PÁGINA:
___
A cada lado del objetivo, imagino a mi madre y mi padre animándome. Intuyo un gesto de ella, muy pequeño, cuando se acercaba por detrás Jorge, ese ogro amigo. Una madre siempre protege a su prole, aunque sea de una amenaza de pega. Pero mi padre la detuvo, imperceptible también. Ah, la foto. El resultado valdría la pena, le comunicó él con un gesto tranquilizador y callado, suave su mano sobre la de ella.
___
[Registros de contornos]
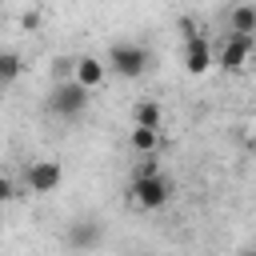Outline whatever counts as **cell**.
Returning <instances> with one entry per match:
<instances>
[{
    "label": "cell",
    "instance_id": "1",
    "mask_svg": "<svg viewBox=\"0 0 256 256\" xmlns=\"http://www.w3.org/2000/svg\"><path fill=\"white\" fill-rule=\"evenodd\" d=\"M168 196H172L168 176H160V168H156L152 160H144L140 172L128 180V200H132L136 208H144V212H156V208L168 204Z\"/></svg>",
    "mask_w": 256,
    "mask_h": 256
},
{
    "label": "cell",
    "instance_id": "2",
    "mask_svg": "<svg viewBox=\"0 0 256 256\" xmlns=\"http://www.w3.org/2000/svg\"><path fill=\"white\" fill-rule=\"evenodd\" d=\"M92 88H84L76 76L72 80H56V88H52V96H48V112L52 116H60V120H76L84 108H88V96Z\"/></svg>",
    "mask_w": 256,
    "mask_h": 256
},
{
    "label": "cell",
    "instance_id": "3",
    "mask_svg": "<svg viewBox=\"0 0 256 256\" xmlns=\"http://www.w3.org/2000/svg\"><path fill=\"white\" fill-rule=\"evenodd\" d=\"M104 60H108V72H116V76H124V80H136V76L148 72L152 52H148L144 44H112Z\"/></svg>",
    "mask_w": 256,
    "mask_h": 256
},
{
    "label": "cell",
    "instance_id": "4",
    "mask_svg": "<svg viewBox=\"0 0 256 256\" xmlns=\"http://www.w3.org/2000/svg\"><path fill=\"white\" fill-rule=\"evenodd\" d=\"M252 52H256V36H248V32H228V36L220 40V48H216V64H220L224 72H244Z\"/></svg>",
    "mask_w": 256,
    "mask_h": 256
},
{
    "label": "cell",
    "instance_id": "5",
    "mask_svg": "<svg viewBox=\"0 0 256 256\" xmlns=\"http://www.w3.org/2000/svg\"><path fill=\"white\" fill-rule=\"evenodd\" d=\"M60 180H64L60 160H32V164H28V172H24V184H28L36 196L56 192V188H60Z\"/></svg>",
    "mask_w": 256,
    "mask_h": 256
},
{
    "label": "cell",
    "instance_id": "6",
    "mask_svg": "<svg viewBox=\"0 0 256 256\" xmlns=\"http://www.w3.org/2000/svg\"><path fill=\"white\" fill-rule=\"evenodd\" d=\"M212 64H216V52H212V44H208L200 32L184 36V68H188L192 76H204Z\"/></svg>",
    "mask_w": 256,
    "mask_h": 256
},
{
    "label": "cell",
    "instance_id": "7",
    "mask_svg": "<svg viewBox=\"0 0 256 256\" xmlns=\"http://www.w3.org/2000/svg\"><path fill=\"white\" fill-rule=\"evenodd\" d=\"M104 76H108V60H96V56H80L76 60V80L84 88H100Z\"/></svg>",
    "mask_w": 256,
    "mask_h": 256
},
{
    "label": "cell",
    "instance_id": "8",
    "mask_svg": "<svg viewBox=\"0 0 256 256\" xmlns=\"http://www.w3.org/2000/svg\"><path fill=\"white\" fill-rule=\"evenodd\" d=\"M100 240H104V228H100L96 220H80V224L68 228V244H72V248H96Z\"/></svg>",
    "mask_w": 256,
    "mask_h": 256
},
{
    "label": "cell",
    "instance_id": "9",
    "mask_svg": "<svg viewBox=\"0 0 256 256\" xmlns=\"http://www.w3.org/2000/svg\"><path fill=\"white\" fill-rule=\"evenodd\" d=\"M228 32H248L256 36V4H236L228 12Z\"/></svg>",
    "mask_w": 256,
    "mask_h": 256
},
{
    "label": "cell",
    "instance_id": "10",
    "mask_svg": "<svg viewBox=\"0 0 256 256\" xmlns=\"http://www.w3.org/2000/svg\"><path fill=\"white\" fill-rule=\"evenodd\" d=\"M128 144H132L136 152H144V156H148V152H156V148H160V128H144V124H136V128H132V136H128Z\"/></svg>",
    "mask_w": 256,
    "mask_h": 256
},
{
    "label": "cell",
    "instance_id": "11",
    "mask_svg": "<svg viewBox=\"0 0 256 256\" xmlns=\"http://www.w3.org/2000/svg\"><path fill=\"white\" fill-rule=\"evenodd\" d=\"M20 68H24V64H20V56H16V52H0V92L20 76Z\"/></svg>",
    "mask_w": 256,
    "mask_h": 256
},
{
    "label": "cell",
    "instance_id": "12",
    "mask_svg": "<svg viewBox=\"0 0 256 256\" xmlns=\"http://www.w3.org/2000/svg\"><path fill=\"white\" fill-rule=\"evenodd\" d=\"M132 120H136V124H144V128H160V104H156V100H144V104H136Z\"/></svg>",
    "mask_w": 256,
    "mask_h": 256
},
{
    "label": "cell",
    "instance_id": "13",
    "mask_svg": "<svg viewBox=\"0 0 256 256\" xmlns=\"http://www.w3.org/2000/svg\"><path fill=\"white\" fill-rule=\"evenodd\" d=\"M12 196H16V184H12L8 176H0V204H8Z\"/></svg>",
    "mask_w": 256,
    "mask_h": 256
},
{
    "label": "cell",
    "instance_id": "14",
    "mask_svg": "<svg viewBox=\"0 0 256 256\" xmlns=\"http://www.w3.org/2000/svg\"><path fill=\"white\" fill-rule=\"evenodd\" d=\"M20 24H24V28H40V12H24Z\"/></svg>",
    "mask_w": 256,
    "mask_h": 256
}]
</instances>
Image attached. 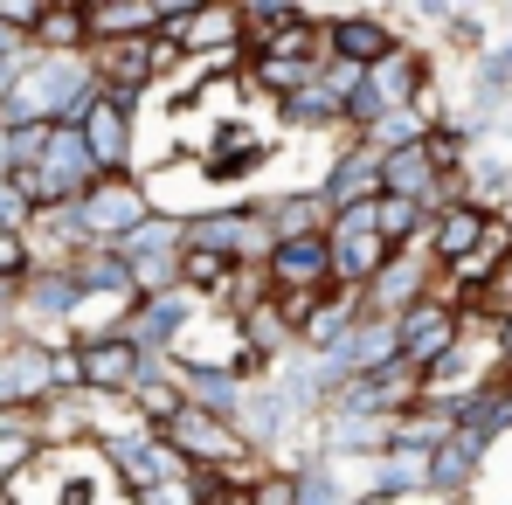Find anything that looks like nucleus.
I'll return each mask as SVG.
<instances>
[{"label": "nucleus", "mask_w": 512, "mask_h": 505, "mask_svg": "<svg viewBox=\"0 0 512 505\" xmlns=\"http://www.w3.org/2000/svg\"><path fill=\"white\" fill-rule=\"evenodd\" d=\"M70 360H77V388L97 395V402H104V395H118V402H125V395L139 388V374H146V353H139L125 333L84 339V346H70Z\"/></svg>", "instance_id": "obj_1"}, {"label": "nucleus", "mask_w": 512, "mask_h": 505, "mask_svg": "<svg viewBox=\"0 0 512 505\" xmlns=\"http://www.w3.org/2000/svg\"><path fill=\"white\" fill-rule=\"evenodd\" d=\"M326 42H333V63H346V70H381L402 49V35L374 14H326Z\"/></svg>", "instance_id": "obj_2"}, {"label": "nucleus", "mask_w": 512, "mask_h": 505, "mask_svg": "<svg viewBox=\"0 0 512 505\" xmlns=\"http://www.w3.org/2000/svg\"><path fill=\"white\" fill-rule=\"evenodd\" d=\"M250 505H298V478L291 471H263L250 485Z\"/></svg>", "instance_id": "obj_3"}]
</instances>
___
QUÉ SE PIDE: Retoma el relato sobre la foto y los padres justo después de su última oración y continúalo.

RESPUESTA:
Clic. Disparo. Y días después, el resultado, uno de los mayores fiascos de mi vida. ¡Cuánto me enfadé! ¡Me habían engañado! ¡Y cómo! Era pequeña, pero tenía gran capacidad de enfado. "Genio" lo llamaba mi madre. Los niños contienen mucha ira dentro. Los adultos se la van domando. Hay que enterrarla, la ira. Pero la ira entraña tantas cosas, se saca todo con ella, liado, enmarañado... En mi casa se estilaba enfadarse o reírse. A elegir. Llorar y eso, menos. Yo el día que vi esta foto no logré domar la rabia. Yo había creído la promesa que me hiciera el mago del obturador: serás digna, estarás favorecida, alegre. Protagonista serás, seguro. Pero, como ustedes pueden comprobar, ni mi esfuerzo por bailar sin saber, ni mi arriesgado exhibicionismo fueron recompensados.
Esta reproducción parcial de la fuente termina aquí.